*Assignment:*
Pictures appear among the records below and must be omitted. Repeat exactly the lines from the line with "第二个问题：深刻认识提高政治能力，严守政治规矩的极端重要性" to the line with "在领导素质的要素中，政治能力", both included.

*Dataset content:*
▽
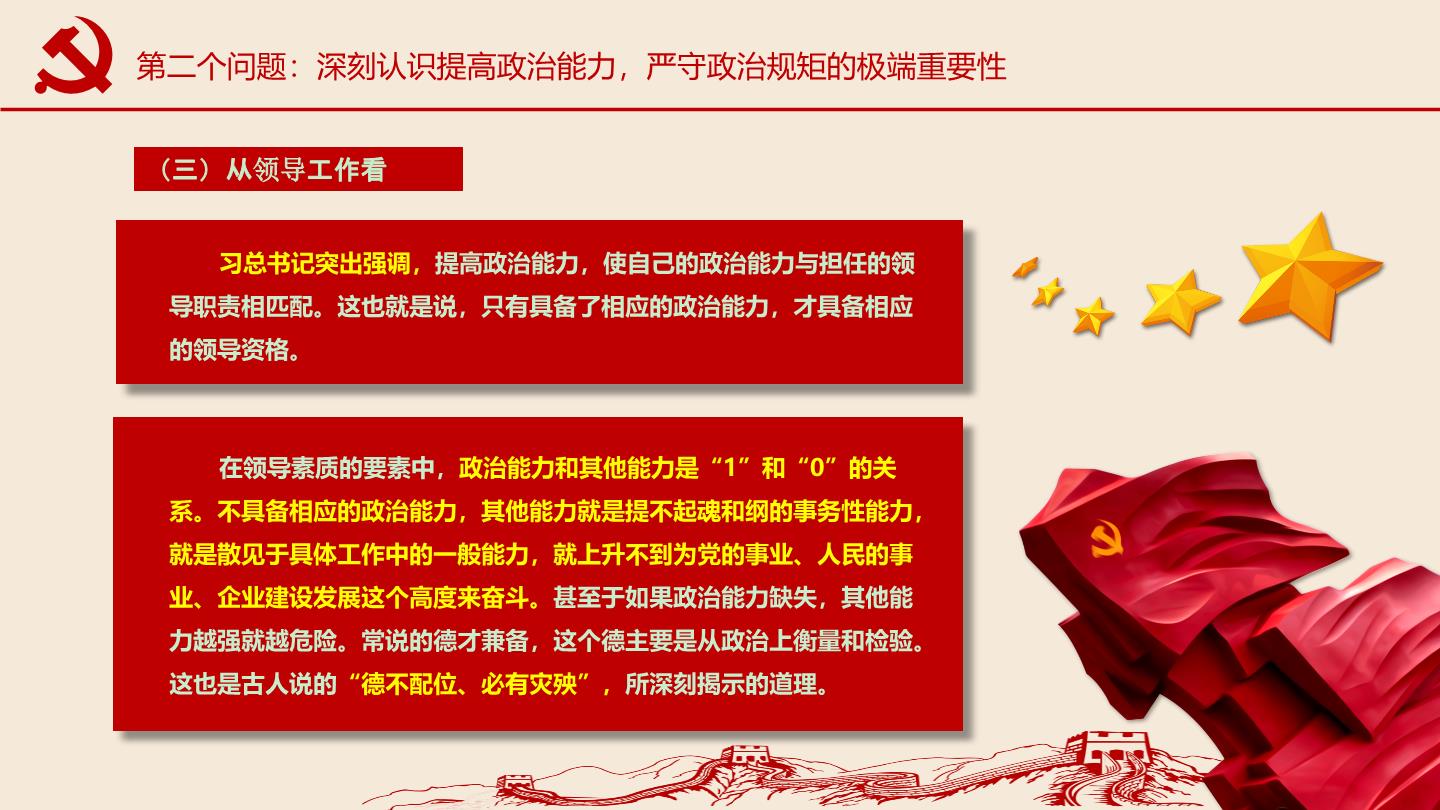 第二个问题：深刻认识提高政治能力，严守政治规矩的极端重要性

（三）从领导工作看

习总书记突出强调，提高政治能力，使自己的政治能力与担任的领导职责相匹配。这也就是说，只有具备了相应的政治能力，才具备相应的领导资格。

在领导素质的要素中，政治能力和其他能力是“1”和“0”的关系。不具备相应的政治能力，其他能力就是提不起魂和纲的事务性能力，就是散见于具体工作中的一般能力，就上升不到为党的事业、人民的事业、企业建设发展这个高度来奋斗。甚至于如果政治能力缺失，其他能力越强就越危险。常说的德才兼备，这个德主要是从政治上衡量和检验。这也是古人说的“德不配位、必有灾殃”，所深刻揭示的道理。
△
▽
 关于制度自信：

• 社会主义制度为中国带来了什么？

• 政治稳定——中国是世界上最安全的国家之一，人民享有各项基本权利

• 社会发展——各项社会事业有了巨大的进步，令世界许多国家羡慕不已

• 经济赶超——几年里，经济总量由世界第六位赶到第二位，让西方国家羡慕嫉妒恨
△
*Reply:*
 第二个问题：深刻认识提高政治能力，严守政治规矩的极端重要性

（三）从领导工作看

习总书记突出强调，提高政治能力，使自己的政治能力与担任的领导职责相匹配。这也就是说，只有具备了相应的政治能力，才具备相应的领导资格。

在领导素质的要素中，政治能力和其他能力是“1”和“0”的关系。不具备相应的政治能力，其他能力就是提不起魂和纲的事务性能力，就是散见于具体工作中的一般能力，就上升不到为党的事业、人民的事业、企业建设发展这个高度来奋斗。甚至于如果政治能力缺失，其他能力越强就越危险。常说的德才兼备，这个德主要是从政治上衡量和检验。这也是古人说的“德不配位、必有灾殃”，所深刻揭示的道理。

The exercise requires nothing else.